O sol nasce a oriente, e a arte moveu-se de oriente para ocidente. O esplendor da arte islâmica está hoje sobretudo nos grandes museus europeus e norte-americanos. Por isso mesmo a exposição “O gosto pela arte islâmica” se socorreu de peças que se encontram nos Estados Unidos, em cinco países da Europa comunitária, às quais se juntaram as que o próprio Museu Gulbenkian detém.
A exposição, e o esplendoroso catálogo que a acompanha, são uma parada de estrelas. É a elite ocidental que está no centro desta história. São financeiros e magnatas como John D. Rockfeller Jr. e John Paul Getty. Que, tal como Calouste Gulbenkian, alimentaram as suas coleções com a decisiva ajuda do petróleo. São historiadores da arte como Wilhelm von Bode e Ernst Künhel. São orientalistas e colecionadores, como Charles Schefer ou Frederic du Cane Godman. Pelo meio, fica uma intensa trama de contactos, nas quais desempenham papel de destaque negociantes arménios, com os quais Gulbenkian manteve relações próximas. A movimentada história das peças acompanha de muito perto a geopolítica do Médio Oriente. Uma peça exposta, um canudo de farmácia [cat. 111] do período zengida e aiúbida (final do século XII ou início do século XIII) sintetiza bem as mudanças ocorridas. Entre 1869 (ano do nascimento de Gulbenkian) e a atualidade, a cidade síria de Raca, de onde a peça provém, teve dez diferentes estatutos políticos. Os orientais ficaram longamente à margem deste processo de construção da sua própria identidade. Tanto do ponto de vista artístico, como do ponto de vista político.

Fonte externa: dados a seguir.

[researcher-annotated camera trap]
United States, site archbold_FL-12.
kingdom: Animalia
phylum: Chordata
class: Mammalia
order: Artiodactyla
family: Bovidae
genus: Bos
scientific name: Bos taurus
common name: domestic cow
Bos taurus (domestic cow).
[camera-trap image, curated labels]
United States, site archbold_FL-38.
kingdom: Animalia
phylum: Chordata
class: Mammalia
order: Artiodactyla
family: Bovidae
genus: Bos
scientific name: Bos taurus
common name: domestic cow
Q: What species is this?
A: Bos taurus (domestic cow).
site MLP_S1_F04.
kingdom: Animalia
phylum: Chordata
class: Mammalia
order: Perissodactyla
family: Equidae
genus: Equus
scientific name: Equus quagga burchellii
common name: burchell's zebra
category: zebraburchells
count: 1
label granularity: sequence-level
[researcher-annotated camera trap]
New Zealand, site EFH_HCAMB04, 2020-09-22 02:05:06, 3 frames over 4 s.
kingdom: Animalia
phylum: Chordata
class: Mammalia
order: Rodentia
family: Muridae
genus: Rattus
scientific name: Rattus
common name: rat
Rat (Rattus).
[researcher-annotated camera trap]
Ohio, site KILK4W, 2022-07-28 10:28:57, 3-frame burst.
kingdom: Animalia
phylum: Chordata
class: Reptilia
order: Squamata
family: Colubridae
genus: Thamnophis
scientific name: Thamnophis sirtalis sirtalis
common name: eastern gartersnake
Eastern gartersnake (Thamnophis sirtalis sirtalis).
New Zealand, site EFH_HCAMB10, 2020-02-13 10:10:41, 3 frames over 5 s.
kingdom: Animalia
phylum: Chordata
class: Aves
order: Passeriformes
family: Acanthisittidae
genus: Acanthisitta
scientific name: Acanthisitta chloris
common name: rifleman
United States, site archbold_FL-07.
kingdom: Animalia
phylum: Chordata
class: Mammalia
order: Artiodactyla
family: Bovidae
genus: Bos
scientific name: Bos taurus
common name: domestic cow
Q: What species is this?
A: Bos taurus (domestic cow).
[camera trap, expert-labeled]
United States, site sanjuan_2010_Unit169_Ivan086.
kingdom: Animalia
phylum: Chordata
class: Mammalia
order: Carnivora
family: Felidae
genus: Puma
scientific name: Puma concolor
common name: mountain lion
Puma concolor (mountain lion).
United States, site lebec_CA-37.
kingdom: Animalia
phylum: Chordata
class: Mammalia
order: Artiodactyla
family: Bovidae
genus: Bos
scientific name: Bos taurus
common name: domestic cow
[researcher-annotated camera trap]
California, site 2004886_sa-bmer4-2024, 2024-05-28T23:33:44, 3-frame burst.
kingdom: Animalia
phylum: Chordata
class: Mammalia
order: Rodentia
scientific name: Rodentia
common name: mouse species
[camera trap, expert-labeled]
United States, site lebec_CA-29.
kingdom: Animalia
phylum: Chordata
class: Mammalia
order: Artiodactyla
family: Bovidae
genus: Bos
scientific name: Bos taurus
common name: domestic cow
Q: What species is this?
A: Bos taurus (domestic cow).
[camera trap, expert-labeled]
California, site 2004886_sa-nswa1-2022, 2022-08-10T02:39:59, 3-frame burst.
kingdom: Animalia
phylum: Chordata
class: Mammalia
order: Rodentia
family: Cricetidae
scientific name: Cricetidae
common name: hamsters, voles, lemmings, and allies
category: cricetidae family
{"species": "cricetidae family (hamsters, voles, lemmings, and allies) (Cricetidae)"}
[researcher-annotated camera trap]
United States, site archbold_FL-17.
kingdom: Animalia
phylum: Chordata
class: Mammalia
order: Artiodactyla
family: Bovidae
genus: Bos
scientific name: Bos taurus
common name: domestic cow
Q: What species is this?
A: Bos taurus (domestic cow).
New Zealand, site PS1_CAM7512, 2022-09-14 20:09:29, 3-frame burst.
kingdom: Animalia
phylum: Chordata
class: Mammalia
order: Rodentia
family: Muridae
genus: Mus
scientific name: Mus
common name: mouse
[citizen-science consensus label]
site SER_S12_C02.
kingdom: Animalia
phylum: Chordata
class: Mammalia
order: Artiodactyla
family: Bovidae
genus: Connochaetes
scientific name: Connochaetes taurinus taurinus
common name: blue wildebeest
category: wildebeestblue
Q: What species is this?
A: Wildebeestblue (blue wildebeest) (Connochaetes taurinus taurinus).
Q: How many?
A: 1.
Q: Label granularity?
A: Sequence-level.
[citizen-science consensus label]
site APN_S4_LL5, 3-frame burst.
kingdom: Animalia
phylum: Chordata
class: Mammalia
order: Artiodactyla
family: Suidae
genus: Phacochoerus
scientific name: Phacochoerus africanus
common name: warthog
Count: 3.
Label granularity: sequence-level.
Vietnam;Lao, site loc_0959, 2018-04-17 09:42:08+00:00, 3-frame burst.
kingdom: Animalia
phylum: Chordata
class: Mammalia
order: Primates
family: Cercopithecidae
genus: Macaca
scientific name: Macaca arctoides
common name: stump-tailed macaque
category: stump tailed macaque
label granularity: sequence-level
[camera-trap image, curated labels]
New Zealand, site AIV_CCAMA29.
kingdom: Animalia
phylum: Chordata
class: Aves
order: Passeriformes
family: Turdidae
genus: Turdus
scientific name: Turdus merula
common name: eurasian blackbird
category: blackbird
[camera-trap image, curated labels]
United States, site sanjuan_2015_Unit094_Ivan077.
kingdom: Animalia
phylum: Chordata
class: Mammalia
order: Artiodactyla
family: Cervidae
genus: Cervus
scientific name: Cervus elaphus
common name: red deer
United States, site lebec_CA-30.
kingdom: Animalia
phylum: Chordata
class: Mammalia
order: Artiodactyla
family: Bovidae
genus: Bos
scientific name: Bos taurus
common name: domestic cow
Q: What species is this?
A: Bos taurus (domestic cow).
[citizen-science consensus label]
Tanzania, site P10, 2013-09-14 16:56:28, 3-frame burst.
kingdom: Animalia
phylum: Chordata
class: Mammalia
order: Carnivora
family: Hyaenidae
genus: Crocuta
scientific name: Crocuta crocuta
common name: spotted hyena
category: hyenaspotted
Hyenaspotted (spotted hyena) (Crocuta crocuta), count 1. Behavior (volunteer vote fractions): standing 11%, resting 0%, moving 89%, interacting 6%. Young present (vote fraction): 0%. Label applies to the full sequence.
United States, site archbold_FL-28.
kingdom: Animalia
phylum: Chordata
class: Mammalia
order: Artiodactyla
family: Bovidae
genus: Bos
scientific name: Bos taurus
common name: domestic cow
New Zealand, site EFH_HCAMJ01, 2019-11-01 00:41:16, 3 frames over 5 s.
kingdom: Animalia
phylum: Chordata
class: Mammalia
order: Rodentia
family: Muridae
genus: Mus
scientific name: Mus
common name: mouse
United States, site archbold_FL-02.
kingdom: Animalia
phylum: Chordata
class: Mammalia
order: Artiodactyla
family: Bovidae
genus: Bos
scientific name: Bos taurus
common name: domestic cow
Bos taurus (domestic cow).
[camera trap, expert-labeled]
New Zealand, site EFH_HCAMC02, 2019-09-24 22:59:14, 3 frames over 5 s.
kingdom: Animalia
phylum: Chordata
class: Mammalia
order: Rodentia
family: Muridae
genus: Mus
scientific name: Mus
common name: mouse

A exposição é uma viagem pela sensibilidade pessoal de Calouste Gulbenkian. Que ora se interessou por cerâmicas, ora por tapetes e por livros – e por eles porfiou -, mais tarde pelos vidros. A política de aquisições é-nos mostrada num gráfico, fundamental para se perceber a lógica de construção da coleção. A exposição tem cinco secções que refletem cinco momentos históricos, a construção do gosto pela arte islâmica (a palavra “rise” parece, neste contexto, mais adequada) e a forma como esse gosto acompanhou de perto a geopolítica do Medio Oriente. É o primeiro dos grandes trunfos do trabalho de curadoria de Jessica Hallett. Ou seja, a inequívoca beleza das peças e o seu valor artístico são enquadrados no seu tempo. Essa leitura é acompanhada por uma outra, mais minuciosa e erudita. “O gosto pela arte islâmica” é um percurso cruzado entre as peças em si, da fonte inspiradora em que muitas delas se tornaram – a exposição inclui obras da segunda metade do século XIX e de inícios do século XX, de Philippe-Joseph Brocard [cat. 37] e de William de Morgan [cat. 77], diretamente inspiradas em peças mamelucas ou otomanas – e do modo como o gosto, não isento de equívocos e de preconceitos, pelo oriente se espalhou na Europa, a partir do século XIX. O que está exposto tem uma história concreta. Um minucioso trabalho sobre o percurso de muitas peças ajuda-nos a entender o caminho que percorreram, quem por elas se interessou, como e quando foram adquiridas. Ao nosso dispor estão catálogos antigos, que nos mostram que o interesse pelas peças que estamos a ver tem, também ele, uma longa história.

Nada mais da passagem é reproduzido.